PHP :: Doc Bug #67727 :: Inconsistent loading and saving of DOMDocument

Inconsistent loading and saving of DOMDocument

Submitted:

2014-07-31 14:35 UTC

Modified:

2021-03-16 11:25 UTC

Votes:	12
Avg. Score:	3.8 ± 1.0
Reproduced:	11 of 12 (91.7%)
Same Version:	4 (36.4%)
Same OS:	0 (0.0%)

From:

villascape at gmail dot com

Assigned:

Status:

Verified

Package:

DOM XML related

PHP Version:

5.5.15

OS:

Centos 6.5

Private report:

CVE-ID:

None

View Developer Edit

[2014-07-31 14:35 UTC] villascape at gmail dot com

Description:
------------
DOMDocument::loadHTML() and DOMDocument::saveHTML() is not consistent for some input strings; specifically '<body>&nbsp;</body>'.

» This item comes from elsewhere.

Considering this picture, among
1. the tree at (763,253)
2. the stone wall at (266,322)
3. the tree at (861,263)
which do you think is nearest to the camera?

Note that I am using PHP version 5.5.14-1.ius.centos6.x86_64, and not 5.5.15.

Test script:
---------------
<?php
$str1='<body>&nbsp;</body>';
echo('Initial<pre>'.htmlspecialchars($str1).'</pre>'); //<body>&nbsp;</body>

$dom = new DOMDocument();   //Default is UTF-8, but iso-8859-1 is available if required

$dom->loadHTML($str1);
$xpath = new DOMXPath($dom);
$body = $dom->getElementsByTagName('body')->item(0);
$str2=$dom->saveHTML($body);
echo('First Option 1<pre>'.htmlspecialchars($str2).'</pre>'); //<body> </body>

$dom->loadHTML($str2);
$xpath = new DOMXPath($dom);
$body = $dom->getElementsByTagName('body')->item(0);
$str3=$dom->saveHTML($body);
echo('Second Option 1<pre>'.htmlspecialchars($str3).'</pre>'); //<body>Â </body>
?>

Expected result:
----------------
Initial String
<body>&nbsp;</body>
Returned String Pass 1
<body>&nbsp;</body>
Returned String Pass 2
<body>&nbsp;</body>


Actual result:
--------------
Initial String
<body>&nbsp;</body>
Returned String Pass 1
<body> </body>
Returned String Pass 2
<body>Â </body>

Patches

Pull Requests

History

AllCommentsChangesGit/SVN commitsRelated reports

[2019-12-03 18:01 UTC] coleman at civicrm dot org

This is still a problem in PHP 7.2. Non-breaking space characters become garbled by both the saveHTML and the saveXML functions. Strangely, this depends on how it's represented in the input string fed into loadHTML. Sending it in as a unicode non-break space character triggers the bug, but sending it in as &nbsp; works fine. The trouble is that saveHTML spits it out as the unicode character, so a round-trip through DOMDocument and back again will always result in garbled output. Here is a PHPUnit test to demonstrate the problem:

----------

class myTest extends \PHPUnit\Framework\TestCase {
  public function testNbsp() {
    $runThrough = function($html) {
      $doc = new DOMDocument();
      $doc->loadHTML("<html><body><div id=\"target\">$html</div></body></html>");

      $newHtml = '';
      foreach ($doc->getElementById('target')->childNodes as $node) {
        $newHtml .= $node->ownerDocument->saveXML($node);
      }
      return $newHtml;
    };

    $original = '<p>Hello '."\xc2\xa0".' world</p>';

    $pass1 = $runThrough($original);
    $pass2 = $runThrough($pass1);

    $this->assertEquals($pass1, $pass2);
  }
}

----------

Note that if we were to extend the test with more iterations, each runThrough will add another extra character to the output.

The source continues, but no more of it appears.